Copy each line in the data below that contains the word "name".

(Recorded data)
☆ ☆ ☆ ☆ ☆
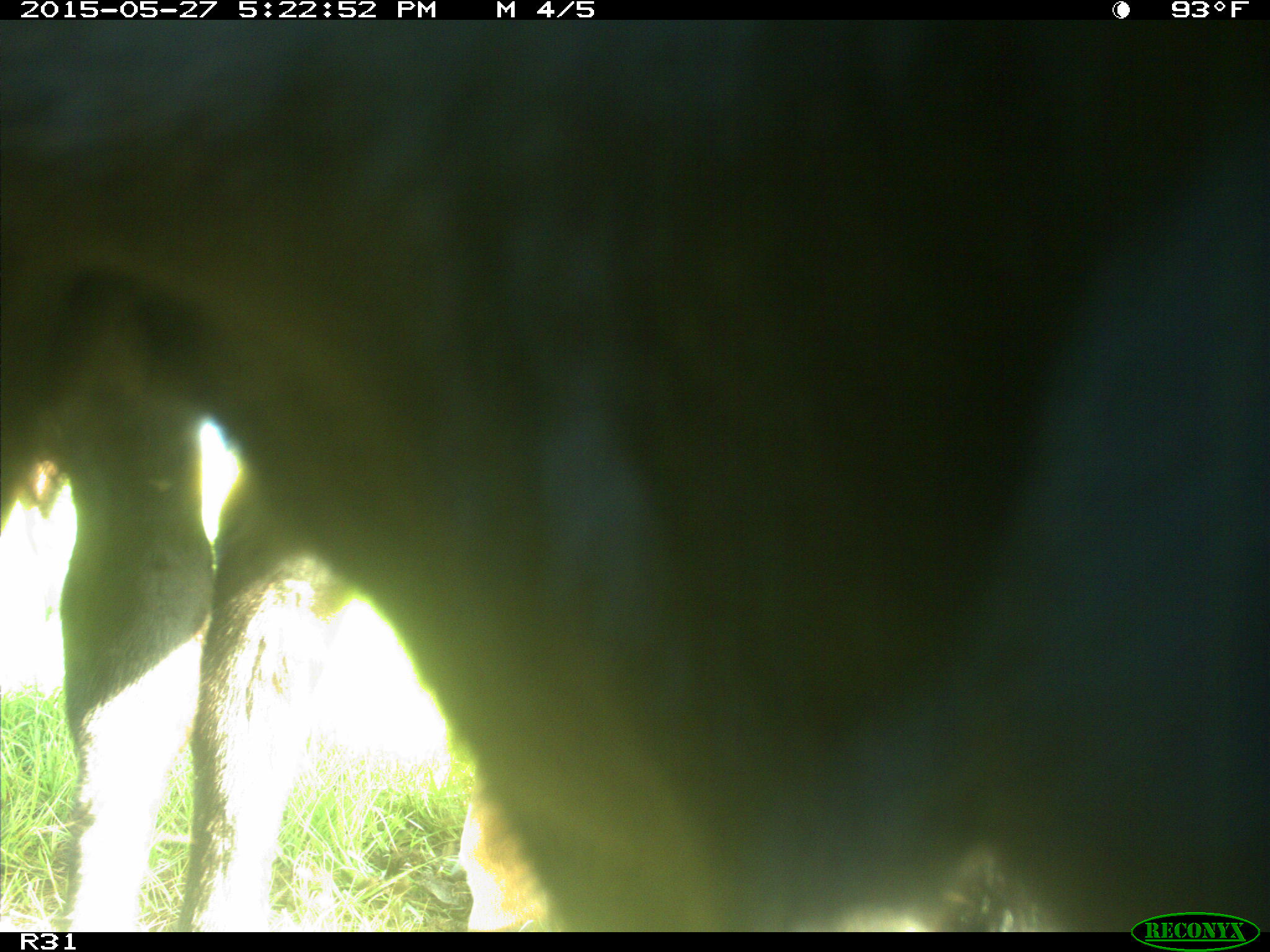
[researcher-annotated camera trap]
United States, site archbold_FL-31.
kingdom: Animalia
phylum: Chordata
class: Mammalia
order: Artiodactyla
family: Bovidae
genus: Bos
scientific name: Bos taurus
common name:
☆ ☆ ☆ ☆ ☆
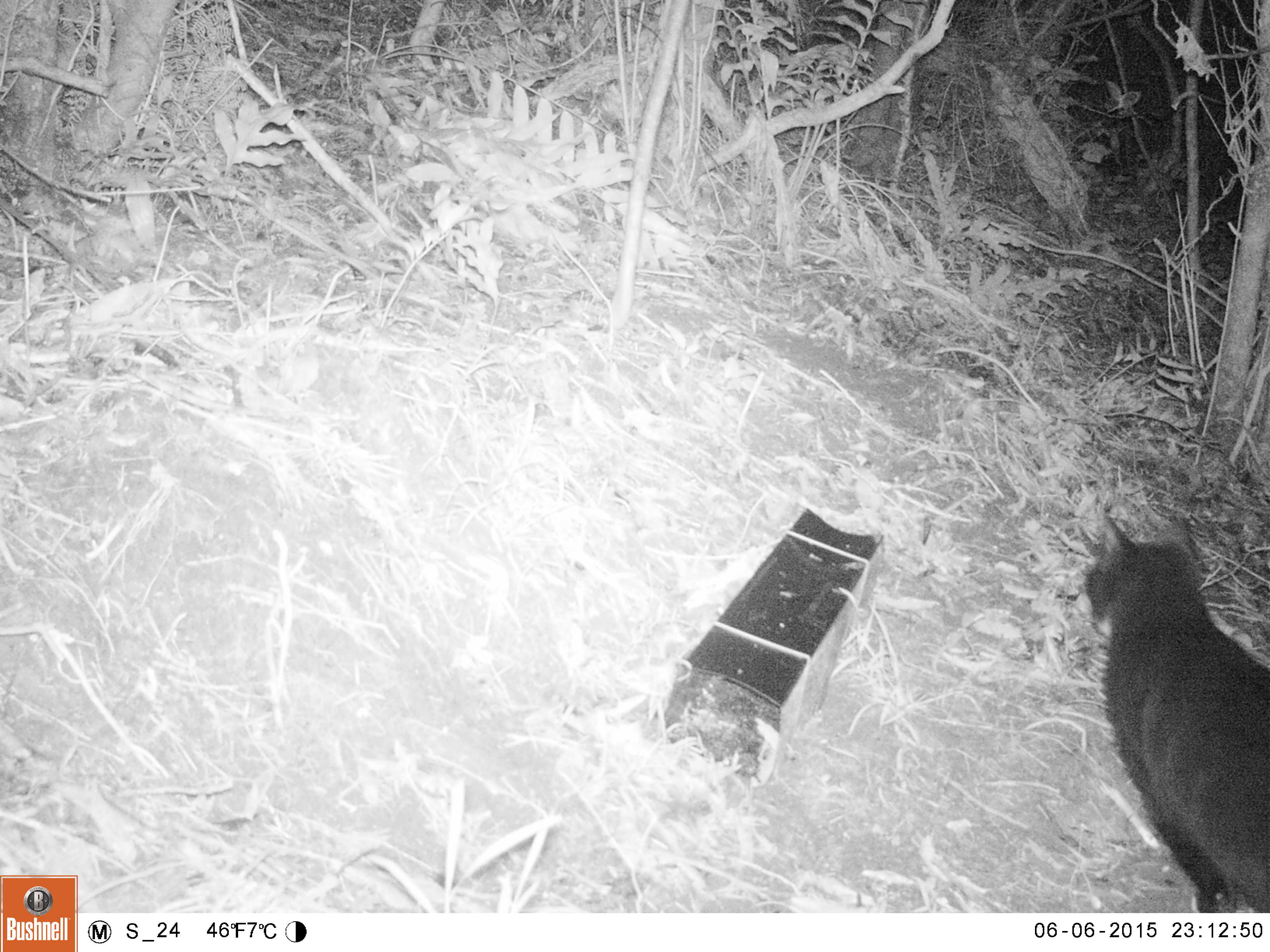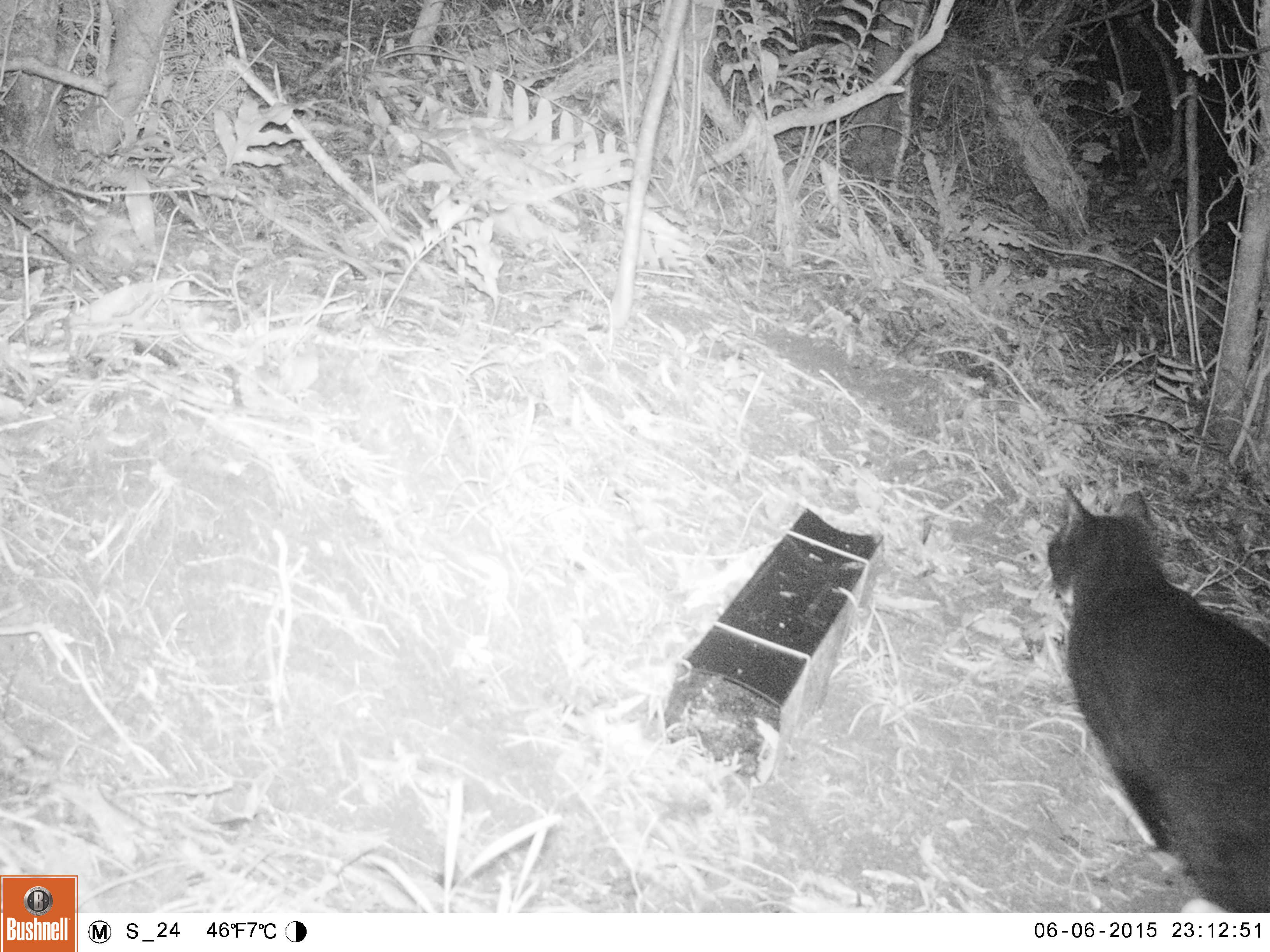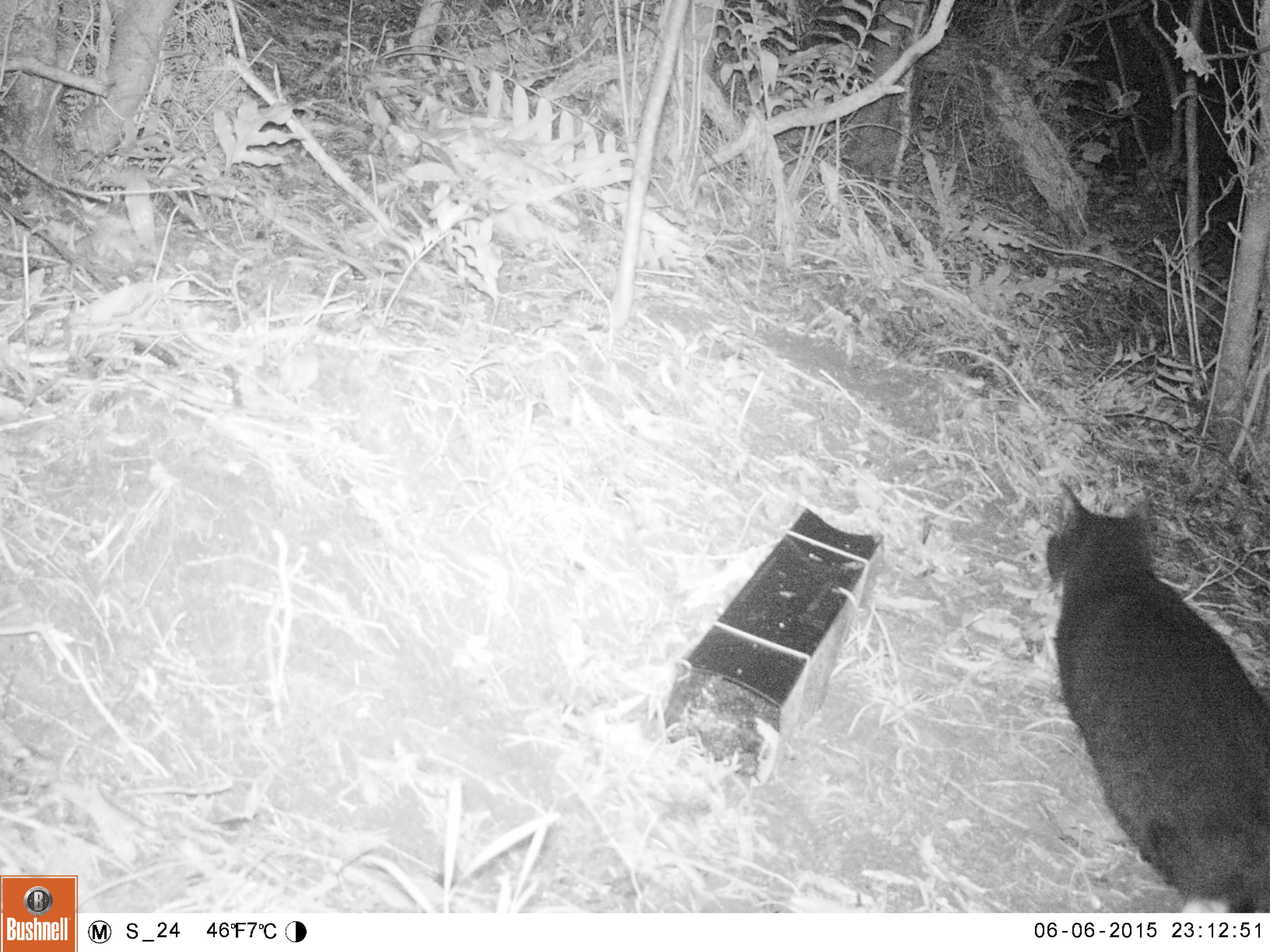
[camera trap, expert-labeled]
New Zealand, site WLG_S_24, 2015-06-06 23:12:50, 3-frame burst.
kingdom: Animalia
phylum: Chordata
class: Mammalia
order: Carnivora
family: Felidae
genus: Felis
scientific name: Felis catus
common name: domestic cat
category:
☆ ☆ ☆ ☆ ☆
PROBLEM SOLUTION »
scientific name: Bos taurus
common name:
scientific name: Felis catus
common name: domestic cat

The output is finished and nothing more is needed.